[VectorCombine] refactor cost calcs to reduce duplication; NFC

More cleanup is possible now, but we probably need to resolve the TODO about the existing difference between compares and binops.
2020-02-21 14:25:39 -05:00 · 2020-02-21 14:25:39 -05:00 · 34e3485560
parent e2ed1d14d6
commit 34e3485560
1 changed files with 85 additions and 76 deletions
--- a/llvm/lib/Transforms/Vectorize/VectorCombine.cpp
+++ b/llvm/lib/Transforms/Vectorize/VectorCombine.cpp
@ -33,6 +33,68 @@ using namespace llvm::PatternMatch;
 STATISTIC(NumVecCmp, "Number of vector compares formed");
 STATISTIC(NumVecBO, "Number of vector binops formed");
 /// Compare the relative costs of extracts followed by scalar operation vs.
 /// vector operation followed by extract:
 /// opcode (extelt V0, C), (extelt V1, C) --> extelt (opcode V0, V1), C
 /// Unless the vector op is much more expensive than the scalar op, this
 /// eliminates an extract.
 static bool isExtractExtractCheap(Instruction *Ext0, Instruction *Ext1,
                                  unsigned Opcode,
                                  const TargetTransformInfo &TTI) {
  assert(Ext0->getOperand(1) == Ext1->getOperand(1) &&
         isa<ConstantInt>(Ext0->getOperand(1)) &&
         "Expected same constant extract index");
  Type *ScalarTy = Ext0->getType();
  Type *VecTy = Ext0->getOperand(0)->getType();
  int ScalarOpCost, VectorOpCost;
  // Get cost estimates for scalar and vector versions of the operation.
  bool IsBinOp = Instruction::isBinaryOp(Opcode);
  if (IsBinOp) {
    ScalarOpCost = TTI.getArithmeticInstrCost(Opcode, ScalarTy);
    VectorOpCost = TTI.getArithmeticInstrCost(Opcode, VecTy);
  } else {
    assert((Opcode == Instruction::ICmp || Opcode == Instruction::FCmp) &&
           "Expected a compare");
    ScalarOpCost = TTI.getCmpSelInstrCost(Opcode, ScalarTy,
                                          CmpInst::makeCmpResultType(ScalarTy));
    VectorOpCost = TTI.getCmpSelInstrCost(Opcode, VecTy,
                                          CmpInst::makeCmpResultType(VecTy));
  }
  // Get cost estimate for the extract element.

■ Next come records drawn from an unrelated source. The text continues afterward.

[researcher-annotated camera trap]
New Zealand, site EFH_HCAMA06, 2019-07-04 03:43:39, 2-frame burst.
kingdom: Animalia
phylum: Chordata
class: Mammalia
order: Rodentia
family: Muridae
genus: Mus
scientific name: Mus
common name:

This cost will factor into
  // both sequences.
  unsigned ExtIndex = cast<ConstantInt>(Ext0->getOperand(1))->getZExtValue();
  int ExtractCost = TTI.getVectorInstrCost(Instruction::ExtractElement,
                                           VecTy, ExtIndex);
  // Extra uses of the extracts mean that we include those costs in the
  // vector total because those instructions will not be eliminated.
  int ScalarCost, VectorCost;
  if (Ext0->getOperand(0) == Ext1->getOperand(0)) {
    // Handle a special case. If the 2 operands are identical, adjust the
    // formulas to account for that. The extra use charge allows for either the
    // CSE'd pattern or an unoptimized form with identical values:
    // opcode (extelt V, C), (extelt V, C) --> extelt (opcode V, V), C
    bool HasUseTax = Ext0 == Ext1 ? !Ext0->hasNUses(2)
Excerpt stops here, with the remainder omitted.